6 Replies Latest reply: May 15, 2014 10:10 AM by jbvinny _ RSS

    Trap Entire Row

    jbvinny _

      I am working with a difficult PDF and have decided that my best approach is to trap entire rows worth of data and parse it out after the fact.  Whenver I try to do this I get a error that says the width can only be like 250 characters... Can someone explain how to trap an entire row to me?

        • Trap Entire Row
          Grant Perkins

          I can't say I have come across this one before.

           

          Are you hitting the field width limit (254 characters as I recall) or is there a a character limit to the width of the PDF file that can be processed? (Even so a report that is around 250 characters wide is not very usual - or at least it hasn't been usually historically.)

           

          Or, another option, has the PDF extraction become so wide in attempting to get the data to play nicely that it has resulted on overly wide 'fields'?

           

          If the latter and depending on what options you have for parsing the lines once extracted, it may be possible to compress the line width by removing excess spaces using the PDF extraction settings and get things under the character limit.

           

          If the limit relates to using a single field ther may be options for utilising more than one field as well. However without assessing the PDF input you are working with I would only claim to be speculating.

           

          It may be worth looking at the PDF file with 'fresh eyes' too. What sort of problems does it present? Some are indeed very difficult to work with but I have come across a few that looked impossible at first sight but turned out to be not so bad once I realised what was going on with them.

           

          Is the report confidential or can a representative sample be shared with others for investigation?

           

          Grant

            • Trap Entire Row
              Olly Bond

              Hello jbvinny,

               

              Yes, I've seen this one a few times Monarch will let you trap the entire row, but only in chunks of 254 characters. So highlight one field starting in column 1, another in 255, another in 509, etc. Call these , etc. They'll all be of type Character.

               

              Then in the table create a Calculated field of type Memo called as simply ... Now you can parse the data out that you need.

               

              Hope this helps,

               

              Olly

                • Trap Entire Row
                  jbvinny _

                  Grant,

                   

                  I was hitting the field width limit. I worry that compressing the data in the pdf extractor would make it difficult to then parse because the values are not seperated by a delminator. I have tried several different options with this report and traping all the data and then parsing it out in the table view or excel seems like my best shot. Basically, I have about 300 one page pdf's that I need to pull information from. The problem is that each PDF is formatted slightly different. Columns aren't aligned the same so I tried using a floating trap only to find that some data isn't even spaced the same vertically so my 2 line trap would need to be 3 lines in some cases. What I ended up doing was cominging all the files into a PDF binder and then saving that as text. While still ugly this data looked more managable if I could trap an entire line. However, I keep getting the error that my field was to wide and had never run into that before (or at least don't remember it).

                   

                   

                  Ollly,

                   

                  That should work. Once I combine the fields in the table view I can parse out each value using a space as the deliminator. Thanks!

                   

                   

                  Seperate question, have either of you had any success working with a table that is within a pdf. Something like :

                   

                  Miami New York Chicago Dallas

                  Net Income 5,452 4,364 6,000 4,800

                  Revenue 7,000 6,000 8,000 5,500

                  FTE's 200 100 250 175

                   

                   

                  Traping this data would be relatively simply using a multi-region approach but for some reason I always struggle with the headers (Miami, New York, etc)... Any thoughts? I'm sure I am just being dense and missing something. :cool:

                    • Trap Entire Row
                      jbvinny _

                      Wow my attempt at providing you a table failed miserably. Hopefully it still makes some sense.
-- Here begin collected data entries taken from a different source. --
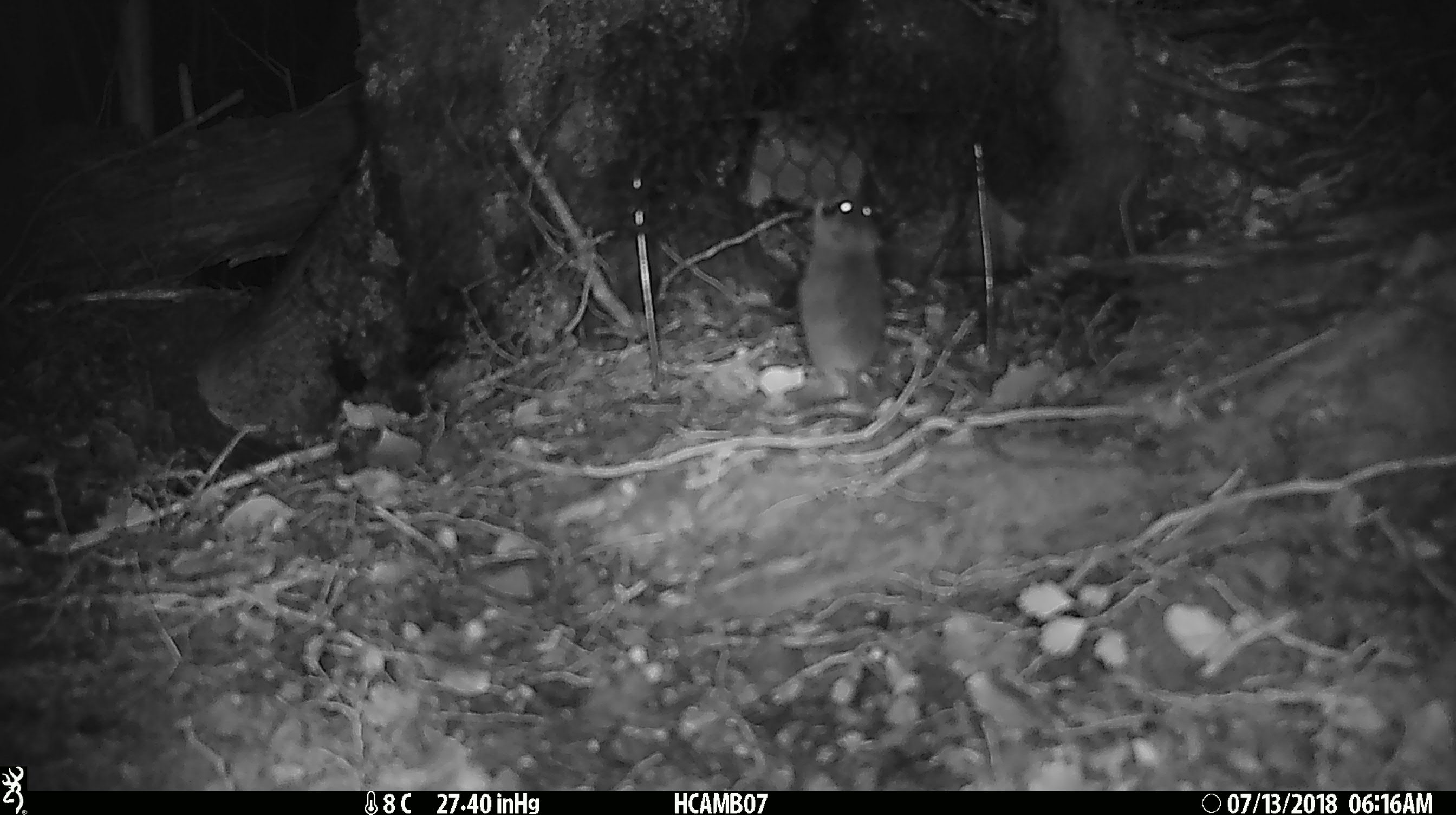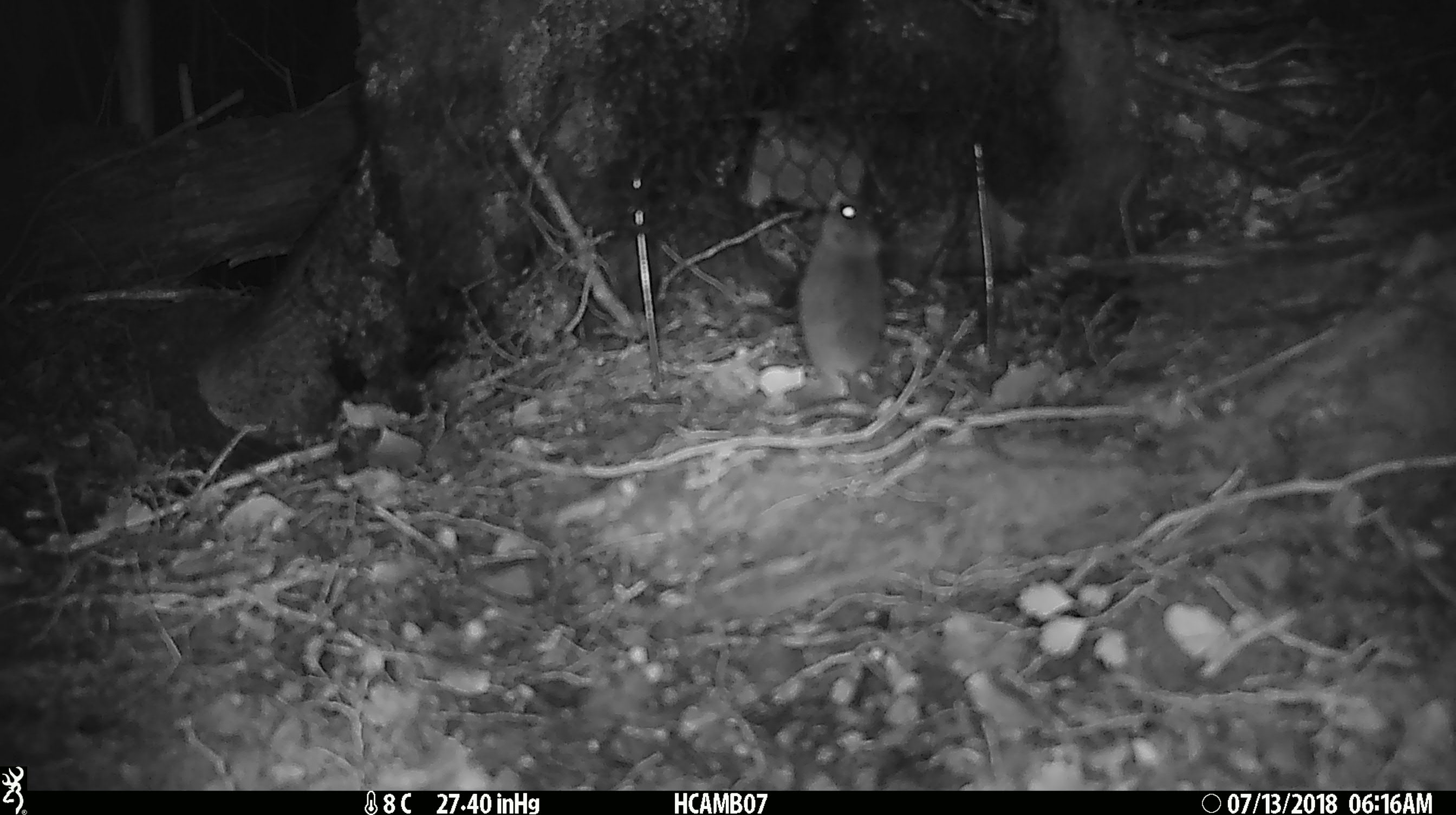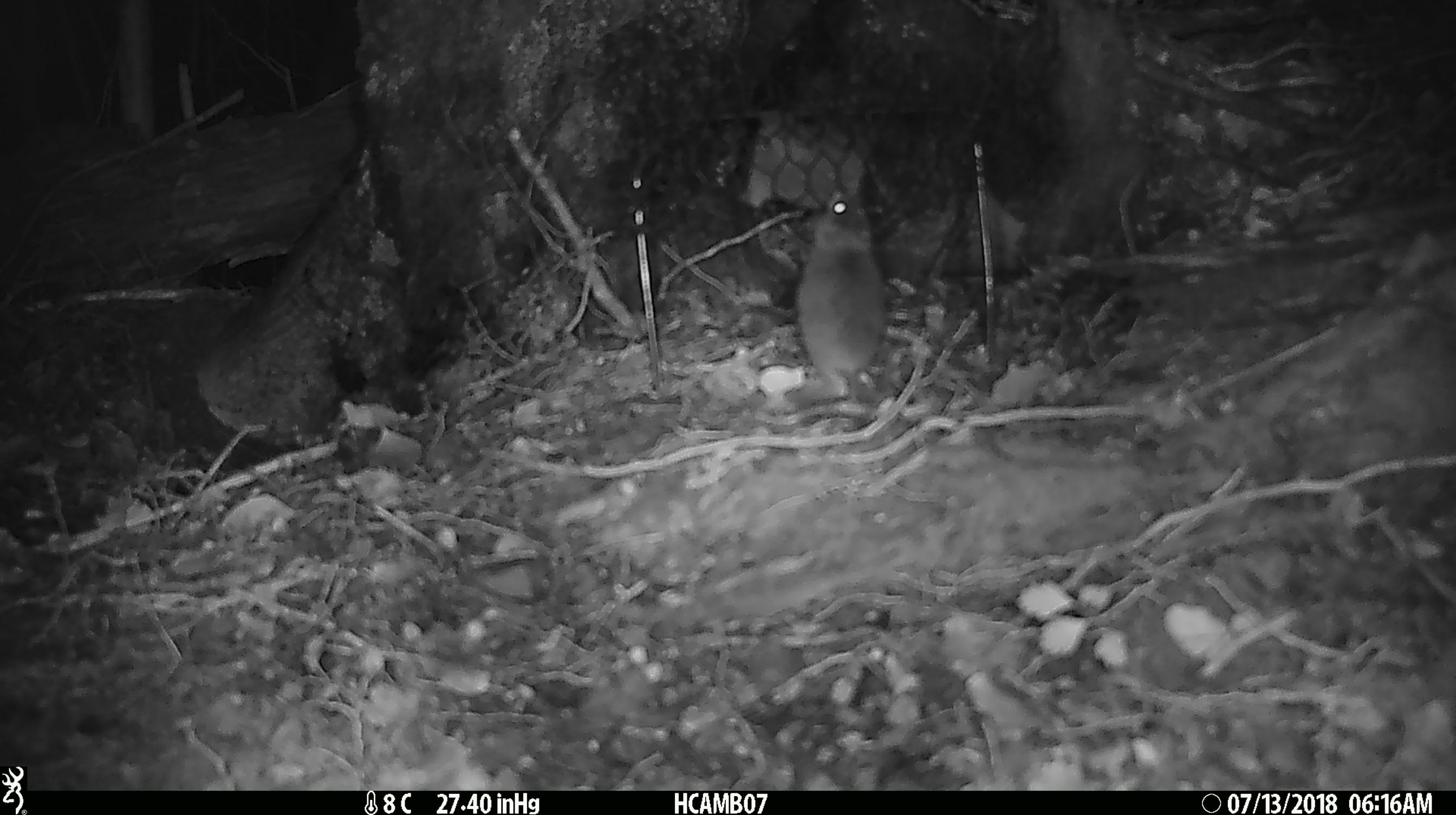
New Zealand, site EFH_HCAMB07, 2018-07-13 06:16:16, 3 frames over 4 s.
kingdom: Animalia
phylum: Chordata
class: Mammalia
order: Rodentia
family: Muridae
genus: Mus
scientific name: Mus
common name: mouse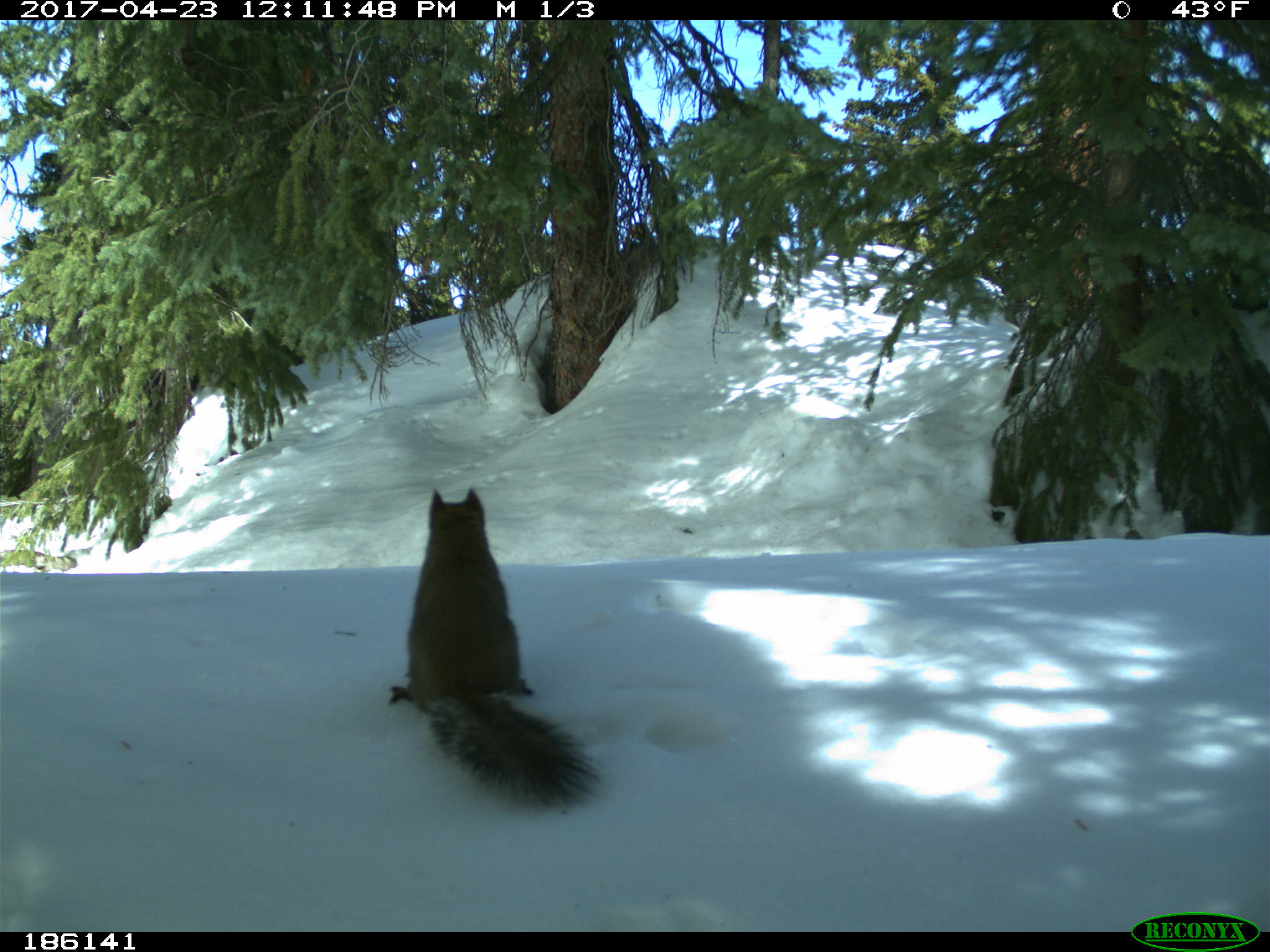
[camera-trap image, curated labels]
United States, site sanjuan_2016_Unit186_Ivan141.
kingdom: Animalia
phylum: Chordata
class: Mammalia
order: Rodentia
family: Sciuridae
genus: Tamiasciurus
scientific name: Tamiasciurus hudsonicus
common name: american red squirrel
Tamiasciurus hudsonicus (american red squirrel).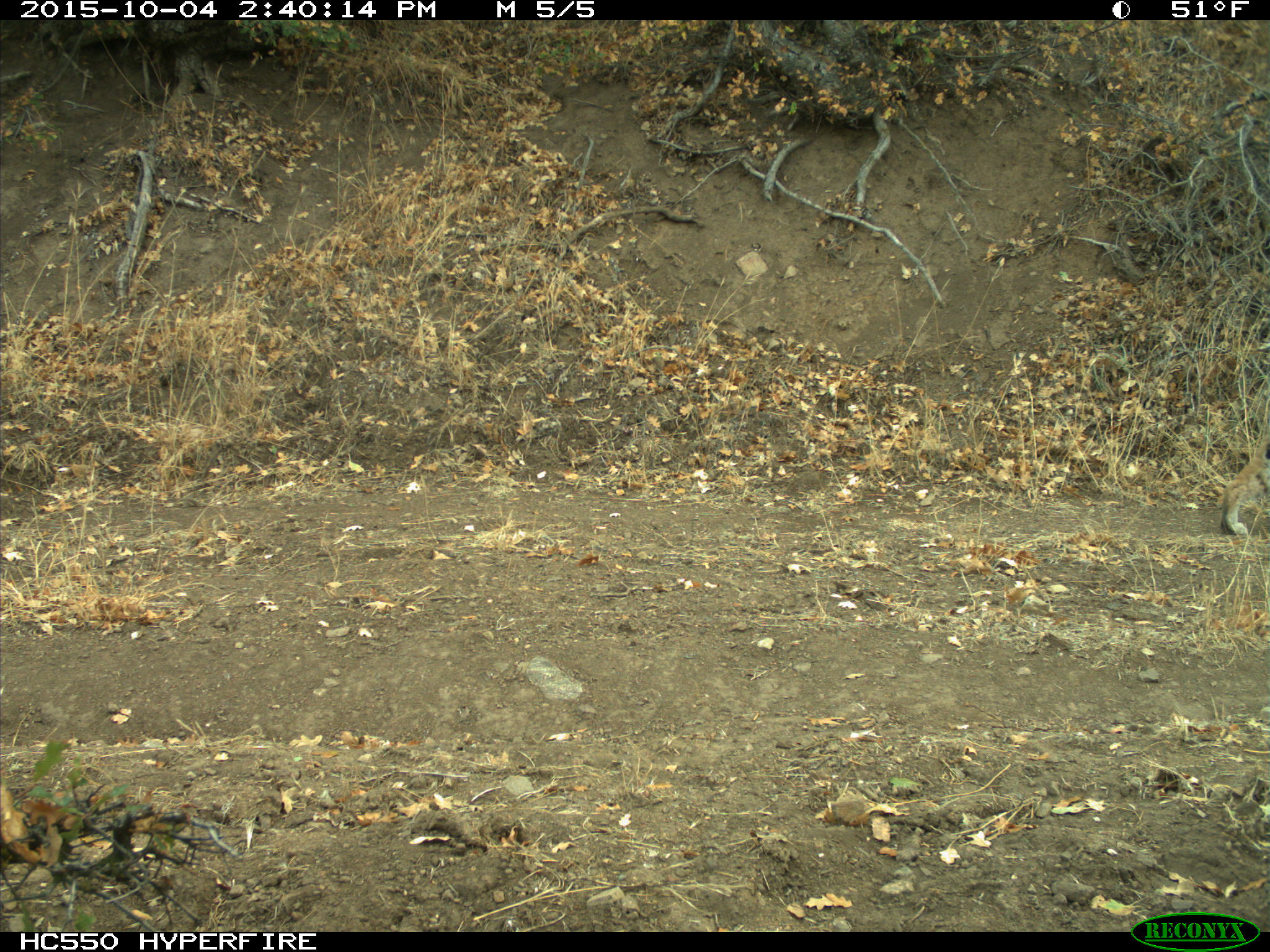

                        • Trap Entire Row
                          Grant Perkins

                          Wow my attempt at providing you a table failed miserably. Hopefully it still makes some sense.[/QUOTE]

                           

                          Hmm. My attempt to put your table between CODE tags didn't give good results either.

                           

                          Basically if the cities present as column headers and so would fit into a multi-column region definition for the columns than it should be possible make that into an append template. However there are a couple of situations where with some reports other data can get in the way, literally, and mess things up. Assuming the table really appears

                          as a nice clean table well aligned then the append approach should be viable if you can define a trap to ID the line exclusively.

                           

                           

                          Grant

                            • Trap Entire Row
                              jbvinny _

                              Unfortunately I find that often the headers don't line up with the date below and therefore cross over from one multi column region to another...This seems to happen with PDF's often.   Any ideas there?